Breeding ewe numbers began to rise in 2011 after falling consistently for the previous six years and a bigger lamb crop was likely in 2012, despite losses caused by the Schmallenberg virus.

“It seems we largely escaped Schmallenberg in the UK in terms of numbers, but some losses have yet to be recorded,” said Mr Ashworth.

Annual sheepmeat production was forecast to rise by 5,000t to 294,000t this year and 296,000t in 2013. Exports were forecast to grow by a similar amount, while imports were predicted to drop slightly (by 4,000t) in 2012 to 99,000t and remain at that level next year.

Analysts were hesitant to predict the effect of CAP reform on UK producers, but the low-cost English production system was the most resilient in Europe, said Mr Ashworth.

Retail: Growth continues

Meat and dairy remained in demand despite tough retail conditions, with either one featuring in 18 of the top 20 meals eaten in the UK, according to Giles Quick of Kantar Worldpanel.

Some 84% of households bought fresh red meat every four weeks, with the sector worth £5.42bn. Dairy was worth almost double that, and consumed by 99.7% of households every four weeks. Local or British products remained popular, despite the recession, although shoppers were opting for cheaper products (mince, own labels, etc), he said.

Annual spending on dairy had grown by 3-4% over the past five years, equivalent to 12.4% of all food and drink, he said.
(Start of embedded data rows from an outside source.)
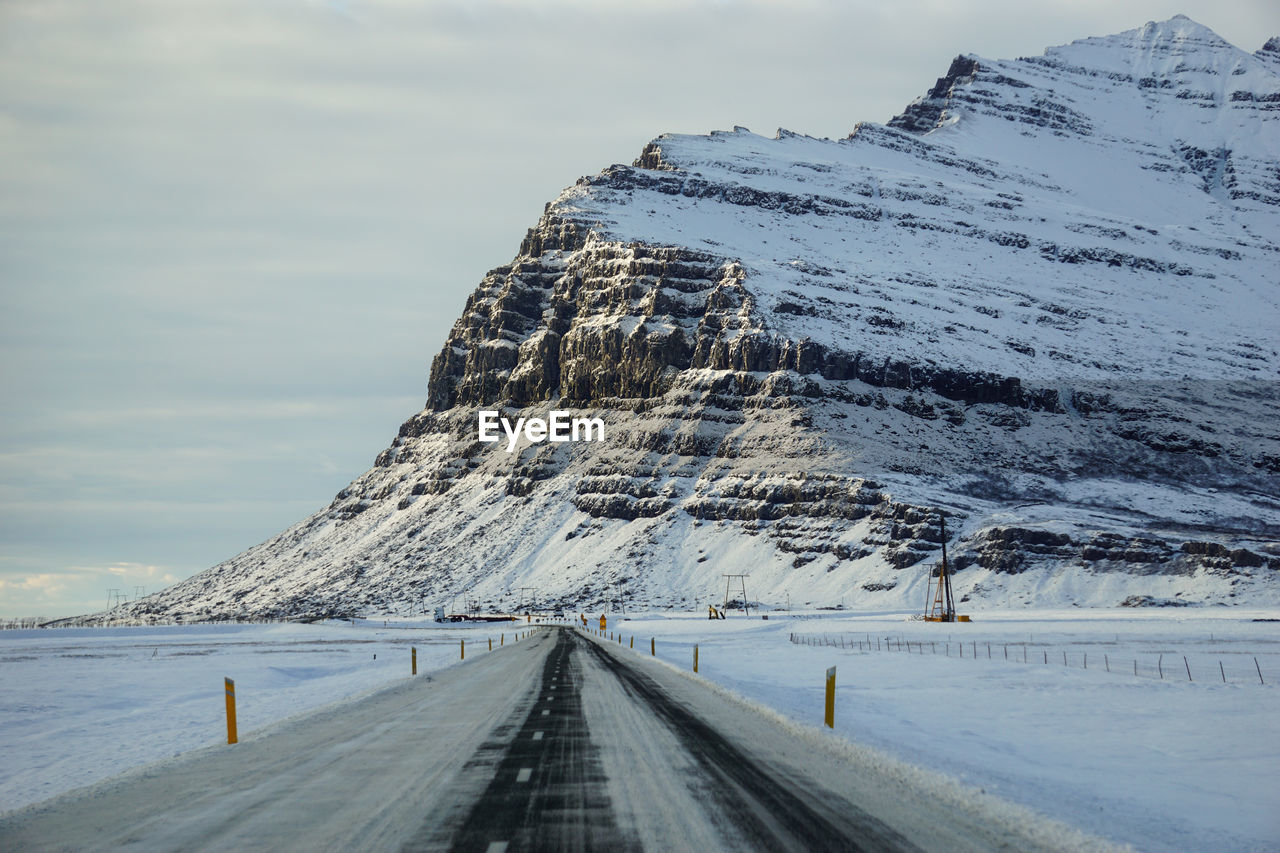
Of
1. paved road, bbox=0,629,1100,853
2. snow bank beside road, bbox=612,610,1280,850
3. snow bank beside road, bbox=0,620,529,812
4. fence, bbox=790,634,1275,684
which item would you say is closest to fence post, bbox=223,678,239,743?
paved road, bbox=0,629,1100,853

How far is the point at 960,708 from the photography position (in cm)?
2784

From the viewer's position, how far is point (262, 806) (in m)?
13.5

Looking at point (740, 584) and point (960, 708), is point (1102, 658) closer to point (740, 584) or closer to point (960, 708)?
point (960, 708)

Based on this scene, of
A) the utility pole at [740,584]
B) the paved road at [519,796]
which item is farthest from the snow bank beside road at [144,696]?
the utility pole at [740,584]

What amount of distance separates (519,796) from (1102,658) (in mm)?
42496

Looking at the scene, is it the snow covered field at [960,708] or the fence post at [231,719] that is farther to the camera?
the fence post at [231,719]

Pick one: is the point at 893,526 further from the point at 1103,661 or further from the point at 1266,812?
the point at 1266,812

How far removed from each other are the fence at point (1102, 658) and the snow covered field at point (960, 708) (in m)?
0.24

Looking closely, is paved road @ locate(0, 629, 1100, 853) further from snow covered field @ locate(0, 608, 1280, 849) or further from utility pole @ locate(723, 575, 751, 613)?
utility pole @ locate(723, 575, 751, 613)

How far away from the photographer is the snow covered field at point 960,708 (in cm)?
1570

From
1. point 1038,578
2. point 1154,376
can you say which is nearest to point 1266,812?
point 1038,578

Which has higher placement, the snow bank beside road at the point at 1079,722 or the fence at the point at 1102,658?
the snow bank beside road at the point at 1079,722

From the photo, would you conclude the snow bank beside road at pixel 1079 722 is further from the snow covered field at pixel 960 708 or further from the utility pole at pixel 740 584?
the utility pole at pixel 740 584

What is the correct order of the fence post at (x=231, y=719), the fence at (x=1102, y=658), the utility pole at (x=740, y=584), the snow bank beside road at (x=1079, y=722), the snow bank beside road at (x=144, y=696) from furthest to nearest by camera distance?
the utility pole at (x=740, y=584), the fence at (x=1102, y=658), the snow bank beside road at (x=144, y=696), the fence post at (x=231, y=719), the snow bank beside road at (x=1079, y=722)
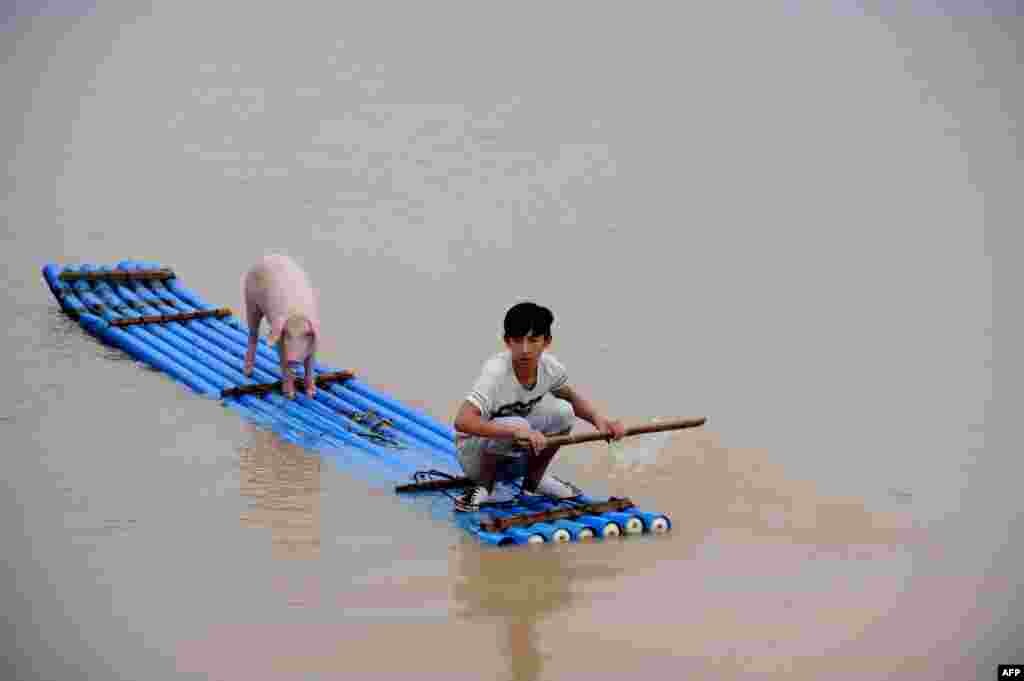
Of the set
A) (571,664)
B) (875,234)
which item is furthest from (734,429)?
(875,234)

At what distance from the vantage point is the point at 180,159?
14562mm

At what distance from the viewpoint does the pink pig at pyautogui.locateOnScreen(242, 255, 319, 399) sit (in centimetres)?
804

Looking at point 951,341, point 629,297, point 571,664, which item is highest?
point 629,297

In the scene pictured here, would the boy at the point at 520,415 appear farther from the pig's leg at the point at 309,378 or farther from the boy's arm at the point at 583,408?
the pig's leg at the point at 309,378

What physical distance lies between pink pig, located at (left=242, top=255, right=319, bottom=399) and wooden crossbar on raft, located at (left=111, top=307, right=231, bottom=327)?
1.10 m

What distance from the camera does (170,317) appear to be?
9438 mm

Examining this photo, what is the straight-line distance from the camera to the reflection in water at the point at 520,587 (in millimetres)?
5168

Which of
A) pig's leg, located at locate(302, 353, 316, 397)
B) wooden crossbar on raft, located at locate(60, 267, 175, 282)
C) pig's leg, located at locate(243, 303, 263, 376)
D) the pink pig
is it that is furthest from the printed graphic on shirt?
wooden crossbar on raft, located at locate(60, 267, 175, 282)

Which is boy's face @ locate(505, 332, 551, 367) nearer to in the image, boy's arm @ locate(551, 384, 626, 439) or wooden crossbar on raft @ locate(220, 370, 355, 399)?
boy's arm @ locate(551, 384, 626, 439)

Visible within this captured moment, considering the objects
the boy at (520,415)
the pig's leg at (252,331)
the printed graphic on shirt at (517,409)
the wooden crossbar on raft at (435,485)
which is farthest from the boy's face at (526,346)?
the pig's leg at (252,331)

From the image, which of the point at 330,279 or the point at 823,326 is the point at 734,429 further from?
the point at 330,279

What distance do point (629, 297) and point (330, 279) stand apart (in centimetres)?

That compared with overall grocery price inflation at 5.5%.

Mr Quick acknowledged that much of the rise in dairy spending could have been driven by increased spending on more expensive added-value products, rather than shoppers buying more or paying more for core products such as milk, cheese and butter – which had been subject to heavy discounting by retailers.

In the fresh meat sector, consumers were switching away from the traditional “meat and two veg”, where the focus of the meal was a particular cut of meat, towards processed dishes where meat was an ingredient, rather than the focus.

Health as a reason for buying had doubled in importance since 1995, but the perception that eating healthily cost more meant that its importance had temporarily dropped during the downturn, he noted.